# Custom text on the DIS LCD!



## horseoutside (May 29, 2013)

Just got this working - I can send arbitrary text to the radio/CD status area of the DIS:




























Figured out the protocol the stock radios use to talk to the DIS, and I'm using a Raspberry Pi to send compatible messages to the DIS. Technical detail to follow later.

I intend to use this to display status from the onboard computer and whatever I can read out of some VCDS compatible software. Hopefully boost pressures - I have a BAM engine so I think it has the MAP sensor I need for this, right?

Any other ideas for what I can use this segment of the DIS for?


----------



## friktat (Sep 12, 2013)

i replace my cd player kenwood , and i dont have any info on this top screen , why ?


----------



## TTSPORT666 (Dec 1, 2011)

Well done...this is awesome..  Look forward to the details.

Damien.


----------



## horseoutside (May 29, 2013)

friktat said:


> i replace my cd player kenwood , and i dont have any info on this top screen , why ?


I'm not aware of any aftermarket head units that can send data to the DIS, except the very experimental stuff I have above.


----------



## toy4two (Jan 29, 2012)

wow that is so cool.


----------



## HIRAM (Feb 15, 2010)

Clever stuff ... [smiley=mexicanwave.gif] [smiley=mexicanwave.gif]...Rob


----------



## Garth (Feb 7, 2012)

Good work that. Much more impressive than the usual LCR front splitter threads :grin:
I'd be interested in the details of this


----------



## conlechi (May 6, 2006)

Very clever indeed 8)


----------



## Spaceman10 (Nov 15, 2011)

That's really good mate

Well done


----------



## V6RUL (May 28, 2009)

Dare I say, ground breaking.. 8) 
Steve


----------



## s3tt (Jul 10, 2012)

V6RUL said:


> Dare I say, ground breaking.. 8)
> Steve


There are similar things available, but nothing open source.. It has the potential to be very useful all the same..


----------



## Tritium (Apr 25, 2011)

Well done!
Good to see to entrepreneurial spirit lives in. mk1 owner

" insert coin" seems to have lost you 5 miles range. :lol:

Do put any contentious words up your TT may not be kind!

Brian


----------



## John-H (Jul 13, 2005)

Nice one. Another use for a Raspberry Pi 

You can read back manifold absolute pressure in mBar on measuring block (115) from the ECU and subtract atmosphere, calibrated at ignition switch on perhaps, leaving you boost as a useful display


----------



## Wak (May 6, 2002)

Very impressive as you mention getting VCDS stuff displayed would be great

Maybe scope to partner up something with liquidTT?

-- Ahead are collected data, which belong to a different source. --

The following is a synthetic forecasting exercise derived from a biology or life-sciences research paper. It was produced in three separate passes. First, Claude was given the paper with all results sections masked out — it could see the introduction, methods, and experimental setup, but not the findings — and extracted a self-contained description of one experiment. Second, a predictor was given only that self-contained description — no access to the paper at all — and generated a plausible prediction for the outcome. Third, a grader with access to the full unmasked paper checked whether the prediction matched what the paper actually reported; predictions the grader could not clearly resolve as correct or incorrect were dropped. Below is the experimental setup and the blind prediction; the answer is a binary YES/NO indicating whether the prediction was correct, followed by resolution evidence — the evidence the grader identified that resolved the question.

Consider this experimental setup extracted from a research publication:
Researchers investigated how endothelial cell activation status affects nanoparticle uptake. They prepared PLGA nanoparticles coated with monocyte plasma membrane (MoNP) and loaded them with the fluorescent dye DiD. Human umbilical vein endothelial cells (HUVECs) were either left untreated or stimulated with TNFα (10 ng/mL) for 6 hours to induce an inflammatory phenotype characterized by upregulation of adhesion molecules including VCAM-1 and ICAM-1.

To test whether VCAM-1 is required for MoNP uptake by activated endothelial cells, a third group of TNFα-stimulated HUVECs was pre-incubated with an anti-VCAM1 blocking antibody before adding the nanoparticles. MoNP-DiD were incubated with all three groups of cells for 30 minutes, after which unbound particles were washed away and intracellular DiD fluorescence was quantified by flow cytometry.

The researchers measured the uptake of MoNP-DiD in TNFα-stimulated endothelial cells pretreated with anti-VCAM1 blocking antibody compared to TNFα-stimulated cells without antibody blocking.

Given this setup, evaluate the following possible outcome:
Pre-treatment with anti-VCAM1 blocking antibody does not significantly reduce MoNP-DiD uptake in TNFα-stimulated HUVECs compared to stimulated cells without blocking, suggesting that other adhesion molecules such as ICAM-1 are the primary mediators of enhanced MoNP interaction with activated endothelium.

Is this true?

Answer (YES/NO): NO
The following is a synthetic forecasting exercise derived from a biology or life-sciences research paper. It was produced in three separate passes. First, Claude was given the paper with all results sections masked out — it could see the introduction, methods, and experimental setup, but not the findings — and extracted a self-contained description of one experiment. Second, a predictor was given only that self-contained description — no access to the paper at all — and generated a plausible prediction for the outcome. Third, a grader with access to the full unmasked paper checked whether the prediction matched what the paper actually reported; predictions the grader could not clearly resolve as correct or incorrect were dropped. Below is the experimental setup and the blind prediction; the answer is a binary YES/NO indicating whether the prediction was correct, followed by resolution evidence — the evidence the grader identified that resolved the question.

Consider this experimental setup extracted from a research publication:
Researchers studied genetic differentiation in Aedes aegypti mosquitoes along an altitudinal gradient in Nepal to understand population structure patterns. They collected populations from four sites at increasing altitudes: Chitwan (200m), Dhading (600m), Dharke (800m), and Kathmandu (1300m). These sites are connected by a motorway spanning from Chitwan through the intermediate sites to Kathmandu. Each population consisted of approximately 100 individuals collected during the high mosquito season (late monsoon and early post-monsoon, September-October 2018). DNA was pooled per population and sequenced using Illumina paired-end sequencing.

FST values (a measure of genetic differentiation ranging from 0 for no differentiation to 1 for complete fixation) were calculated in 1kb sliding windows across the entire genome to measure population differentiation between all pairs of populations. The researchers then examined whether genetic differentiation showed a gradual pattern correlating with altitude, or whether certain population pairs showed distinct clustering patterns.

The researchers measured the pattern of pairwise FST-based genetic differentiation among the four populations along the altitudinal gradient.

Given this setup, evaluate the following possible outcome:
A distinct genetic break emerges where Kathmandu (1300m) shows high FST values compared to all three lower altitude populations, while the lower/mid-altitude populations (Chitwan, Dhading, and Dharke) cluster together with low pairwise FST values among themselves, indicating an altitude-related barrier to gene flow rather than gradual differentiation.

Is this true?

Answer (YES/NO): YES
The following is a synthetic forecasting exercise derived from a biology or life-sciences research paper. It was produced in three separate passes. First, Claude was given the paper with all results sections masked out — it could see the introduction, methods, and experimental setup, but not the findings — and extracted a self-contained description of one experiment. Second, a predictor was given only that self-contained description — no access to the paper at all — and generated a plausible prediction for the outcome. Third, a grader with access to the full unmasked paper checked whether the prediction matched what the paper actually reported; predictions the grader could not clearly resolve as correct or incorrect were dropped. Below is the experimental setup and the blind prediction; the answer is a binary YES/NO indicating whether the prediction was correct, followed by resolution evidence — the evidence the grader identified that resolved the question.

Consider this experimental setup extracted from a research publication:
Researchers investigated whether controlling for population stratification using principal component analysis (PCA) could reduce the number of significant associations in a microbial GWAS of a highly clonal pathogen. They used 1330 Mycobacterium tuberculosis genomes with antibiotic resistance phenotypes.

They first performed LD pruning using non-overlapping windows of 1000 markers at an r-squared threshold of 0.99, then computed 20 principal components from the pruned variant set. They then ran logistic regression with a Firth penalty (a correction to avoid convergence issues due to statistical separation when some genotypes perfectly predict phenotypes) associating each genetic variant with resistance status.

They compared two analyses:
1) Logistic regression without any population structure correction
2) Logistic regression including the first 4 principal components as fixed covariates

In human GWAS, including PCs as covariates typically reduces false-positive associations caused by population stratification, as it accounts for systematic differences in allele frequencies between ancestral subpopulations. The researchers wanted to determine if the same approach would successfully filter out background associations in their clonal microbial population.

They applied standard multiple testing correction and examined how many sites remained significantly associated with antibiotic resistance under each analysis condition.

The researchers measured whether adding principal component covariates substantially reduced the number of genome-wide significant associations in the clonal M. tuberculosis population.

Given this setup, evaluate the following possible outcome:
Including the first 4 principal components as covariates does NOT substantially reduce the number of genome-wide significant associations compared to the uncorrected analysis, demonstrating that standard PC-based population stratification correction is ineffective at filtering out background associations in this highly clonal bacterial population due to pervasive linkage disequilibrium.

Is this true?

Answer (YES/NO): YES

Do you only control text or can you force graphics of your choice?

Well done.


----------



## JorgeTTCQ (May 7, 2002)

Well done, very good.
There was a similar system a few years ago called EFU system from a german company called zusatzinstrumente with turbo boost and more info on fis:



















Cheers


----------



## uv101 (Aug 17, 2013)

This is really cool!...... Watching with interest ;D


----------



## horseoutside (May 29, 2013)

John-H said:


> Nice one. Another use for a Raspberry Pi
> 
> You can read back manifold absolute pressure in mBar on measuring block (115) from the ECU and subtract atmosphere, calibrated at ignition switch on perhaps, leaving you boost as a useful display


That's helpful, thank you!


----------



## horseoutside (May 29, 2013)

JorgeTTCQ said:


> Well done, very good.
> There was a similar system a few years ago called EFU system from a german company called zusatzinstrumente with turbo boost and more info on fis:
> 
> (images snipped)
> ...


Aah, very interesting. I figured I couldn't be the first to do this, it just seemed unlikely.  Great to know someone else has done it, specifically the boost pressure display.


----------



## horseoutside (May 29, 2013)

Wak said:


> Very impressive as you mention getting VCDS stuff displayed would be great
> 
> Maybe scope to partner up something with liquidTT?
> 
> ...


The first bit will require implementing a minimal Linux VCDS-style client, but without the GUI. I've been looking at the protocol docs and sniffing VCDS' traffic, it doesn't look too hard to do the basics. Most of the value/work in VCDS appears to be in things like the model specific knowledge like the label files, coding, etc, so just implementing enough to read the boost pressure shouldn't be too hard. Intending to open source that whenever it happens!

Don't have a liquidTT, wondering if two devices can interrogate the same component over the CAN bus or not. I suspect not...

So far I only have control of the text. There's a control byte in the messages that I haven't figured out yet, it is possible that the DIS supports other formats that might enable control of individual pixels, but I'm not going to play with it until I can get my hands on another instrument cluster for fear of bricking mine!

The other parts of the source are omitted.